(begin)

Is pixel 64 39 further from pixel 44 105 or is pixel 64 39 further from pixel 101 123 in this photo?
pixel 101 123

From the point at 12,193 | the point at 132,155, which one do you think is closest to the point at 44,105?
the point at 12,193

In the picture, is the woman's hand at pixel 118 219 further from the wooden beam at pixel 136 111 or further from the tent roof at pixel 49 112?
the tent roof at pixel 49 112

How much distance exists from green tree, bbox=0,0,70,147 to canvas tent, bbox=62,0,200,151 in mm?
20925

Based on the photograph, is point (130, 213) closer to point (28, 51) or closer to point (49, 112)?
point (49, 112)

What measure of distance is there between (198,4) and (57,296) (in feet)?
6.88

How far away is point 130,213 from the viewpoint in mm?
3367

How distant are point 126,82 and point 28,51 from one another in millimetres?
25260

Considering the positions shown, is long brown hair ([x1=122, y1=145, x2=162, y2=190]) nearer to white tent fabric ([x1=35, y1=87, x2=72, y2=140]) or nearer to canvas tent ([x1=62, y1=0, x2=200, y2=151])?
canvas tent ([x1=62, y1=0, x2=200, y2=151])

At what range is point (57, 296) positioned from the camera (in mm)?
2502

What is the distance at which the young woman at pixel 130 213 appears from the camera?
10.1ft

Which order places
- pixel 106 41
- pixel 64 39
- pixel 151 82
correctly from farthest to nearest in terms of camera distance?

(end)

- **What you have to do**
Copy all of the data above exactly, reproducing every line without changes.

- **Response to this task**
Is pixel 64 39 further from pixel 44 105 or is pixel 64 39 further from pixel 101 123 in this photo?
pixel 101 123

From the point at 12,193 | the point at 132,155, which one do you think is closest to the point at 44,105?
the point at 12,193

In the picture, is the woman's hand at pixel 118 219 further from the wooden beam at pixel 136 111 or further from the tent roof at pixel 49 112?
the tent roof at pixel 49 112

How much distance exists from green tree, bbox=0,0,70,147 to canvas tent, bbox=62,0,200,151 in mm?
20925

Based on the photograph, is point (130, 213) closer to point (28, 51) or closer to point (49, 112)?
point (49, 112)

What measure of distance is there between (198,4) and (57,296) (in feet)?
6.88

How far away is point 130,213 from the viewpoint in mm?
3367

How distant are point 126,82 and point 28,51 from one another in millimetres?
25260

Considering the positions shown, is long brown hair ([x1=122, y1=145, x2=162, y2=190]) nearer to white tent fabric ([x1=35, y1=87, x2=72, y2=140]) or nearer to canvas tent ([x1=62, y1=0, x2=200, y2=151])?
canvas tent ([x1=62, y1=0, x2=200, y2=151])

At what range is point (57, 296) positioned from the camera (in mm)?
2502

What is the distance at which the young woman at pixel 130 213 appears from the camera?
10.1ft

Which order places
- pixel 106 41
- pixel 64 39
- pixel 151 82
correctly from farthest to nearest in terms of camera distance?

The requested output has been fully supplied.